◆ **Aim of the task**:
Can you quote all of the records below word for word, without changing anything?

◆ **Supplied material**:
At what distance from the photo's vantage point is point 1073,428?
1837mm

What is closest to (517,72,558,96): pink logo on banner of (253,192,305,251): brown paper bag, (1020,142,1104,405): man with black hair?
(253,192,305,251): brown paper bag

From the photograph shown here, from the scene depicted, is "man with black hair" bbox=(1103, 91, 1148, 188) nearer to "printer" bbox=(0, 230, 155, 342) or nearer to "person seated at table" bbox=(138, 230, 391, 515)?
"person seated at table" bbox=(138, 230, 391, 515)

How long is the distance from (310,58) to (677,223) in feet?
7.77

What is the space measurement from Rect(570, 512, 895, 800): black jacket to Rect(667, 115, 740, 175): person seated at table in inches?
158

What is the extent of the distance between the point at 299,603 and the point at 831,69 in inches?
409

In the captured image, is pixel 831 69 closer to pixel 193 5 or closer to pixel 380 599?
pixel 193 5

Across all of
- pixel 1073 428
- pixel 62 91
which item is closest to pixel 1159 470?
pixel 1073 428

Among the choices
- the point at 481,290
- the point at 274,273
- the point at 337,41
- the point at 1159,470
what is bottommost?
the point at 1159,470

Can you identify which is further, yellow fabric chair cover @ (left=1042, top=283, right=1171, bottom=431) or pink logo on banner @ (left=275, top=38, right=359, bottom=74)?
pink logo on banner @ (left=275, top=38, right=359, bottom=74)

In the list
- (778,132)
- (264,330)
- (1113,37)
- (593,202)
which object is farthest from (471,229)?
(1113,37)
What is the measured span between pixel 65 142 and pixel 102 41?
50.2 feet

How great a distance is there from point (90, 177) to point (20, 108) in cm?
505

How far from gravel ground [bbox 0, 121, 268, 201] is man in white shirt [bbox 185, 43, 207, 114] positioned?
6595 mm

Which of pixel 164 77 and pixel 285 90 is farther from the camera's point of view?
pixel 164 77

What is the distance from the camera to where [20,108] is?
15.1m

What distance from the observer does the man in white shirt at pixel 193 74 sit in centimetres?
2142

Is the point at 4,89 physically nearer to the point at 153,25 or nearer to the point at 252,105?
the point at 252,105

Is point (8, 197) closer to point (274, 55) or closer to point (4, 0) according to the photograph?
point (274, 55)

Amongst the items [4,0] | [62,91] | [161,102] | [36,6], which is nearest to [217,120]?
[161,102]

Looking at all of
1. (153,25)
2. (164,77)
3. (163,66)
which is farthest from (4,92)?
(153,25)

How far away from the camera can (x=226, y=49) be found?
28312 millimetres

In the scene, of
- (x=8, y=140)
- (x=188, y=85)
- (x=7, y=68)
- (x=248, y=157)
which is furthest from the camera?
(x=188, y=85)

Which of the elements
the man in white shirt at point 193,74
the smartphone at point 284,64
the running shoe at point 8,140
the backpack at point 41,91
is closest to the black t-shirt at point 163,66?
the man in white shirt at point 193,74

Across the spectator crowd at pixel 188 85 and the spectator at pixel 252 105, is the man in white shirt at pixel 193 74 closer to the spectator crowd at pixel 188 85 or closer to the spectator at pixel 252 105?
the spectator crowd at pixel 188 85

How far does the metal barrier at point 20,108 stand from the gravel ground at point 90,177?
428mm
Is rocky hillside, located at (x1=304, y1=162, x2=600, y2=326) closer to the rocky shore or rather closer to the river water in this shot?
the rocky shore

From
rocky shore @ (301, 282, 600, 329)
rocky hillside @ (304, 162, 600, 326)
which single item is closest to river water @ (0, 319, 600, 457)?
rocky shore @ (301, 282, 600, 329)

◆ **Exercise result**:
At what distance from the photo's vantage point is point 1073,428?
1837mm

What is closest to (517,72,558,96): pink logo on banner of (253,192,305,251): brown paper bag, (1020,142,1104,405): man with black hair?
(253,192,305,251): brown paper bag

From the photograph shown here, from the scene depicted, is "man with black hair" bbox=(1103, 91, 1148, 188) nearer to "printer" bbox=(0, 230, 155, 342) or nearer to "person seated at table" bbox=(138, 230, 391, 515)?
"person seated at table" bbox=(138, 230, 391, 515)

How long is the distance from (310,58) to (677,223) in feet?
7.77

What is the space measurement from Rect(570, 512, 895, 800): black jacket to Rect(667, 115, 740, 175): person seated at table in inches?
158

What is the extent of the distance between the point at 299,603 and the point at 831,69 in inches?
409

In the captured image, is pixel 831 69 closer to pixel 193 5 or closer to pixel 380 599?
pixel 193 5

Across all of
- pixel 1073 428
- pixel 62 91
which item is closest to pixel 1159 470?
pixel 1073 428

Among the choices
- the point at 481,290
- the point at 274,273
- the point at 337,41
- the point at 1159,470
what is bottommost?
the point at 1159,470

Can you identify which is further, yellow fabric chair cover @ (left=1042, top=283, right=1171, bottom=431) or pink logo on banner @ (left=275, top=38, right=359, bottom=74)?
pink logo on banner @ (left=275, top=38, right=359, bottom=74)

In the list
- (778,132)
- (264,330)
- (1113,37)
- (593,202)
which object is farthest from (471,229)?
(1113,37)
What is the measured span between pixel 65 142 and pixel 102 41?
50.2 feet

How great a distance is there from point (90, 177) to point (20, 108) in cm?
505

How far from gravel ground [bbox 0, 121, 268, 201] is man in white shirt [bbox 185, 43, 207, 114] positioned?
6595 mm

Which of pixel 164 77 and pixel 285 90 is farther from the camera's point of view?
pixel 164 77

What is the distance from the camera to where [20,108] is?
15.1m

What distance from the observer does the man in white shirt at pixel 193 74 sit in centimetres?
2142

Is the point at 4,89 physically nearer to the point at 153,25 or nearer to the point at 252,105?
the point at 252,105

Is point (8, 197) closer to point (274, 55) or closer to point (4, 0) according to the photograph?
point (274, 55)

Amongst the items [4,0] | [62,91] | [161,102] | [36,6], which is nearest to [217,120]?
[161,102]

Looking at all of
1. (153,25)
2. (164,77)
3. (163,66)
which is farthest from (4,92)?
(153,25)

How far away from the camera can (x=226, y=49) be found?
28312 millimetres

In the scene, of
- (x=8, y=140)
- (x=188, y=85)
- (x=7, y=68)
- (x=248, y=157)
which is furthest from the camera?
(x=188, y=85)

Which of the elements
the man in white shirt at point 193,74
the smartphone at point 284,64
the running shoe at point 8,140
the backpack at point 41,91
is closest to the black t-shirt at point 163,66?
the man in white shirt at point 193,74

Across the spectator crowd at pixel 188 85 and the spectator at pixel 252 105, is the man in white shirt at pixel 193 74 closer to the spectator crowd at pixel 188 85 or closer to the spectator at pixel 252 105?
the spectator crowd at pixel 188 85

How far does the metal barrier at point 20,108 stand from the gravel ground at point 90,177?
428mm
Is rocky hillside, located at (x1=304, y1=162, x2=600, y2=326) closer to the rocky shore or rather closer to the river water in this shot?
the rocky shore

From
rocky shore @ (301, 282, 600, 329)
rocky hillside @ (304, 162, 600, 326)
which single item is closest to river water @ (0, 319, 600, 457)?
rocky shore @ (301, 282, 600, 329)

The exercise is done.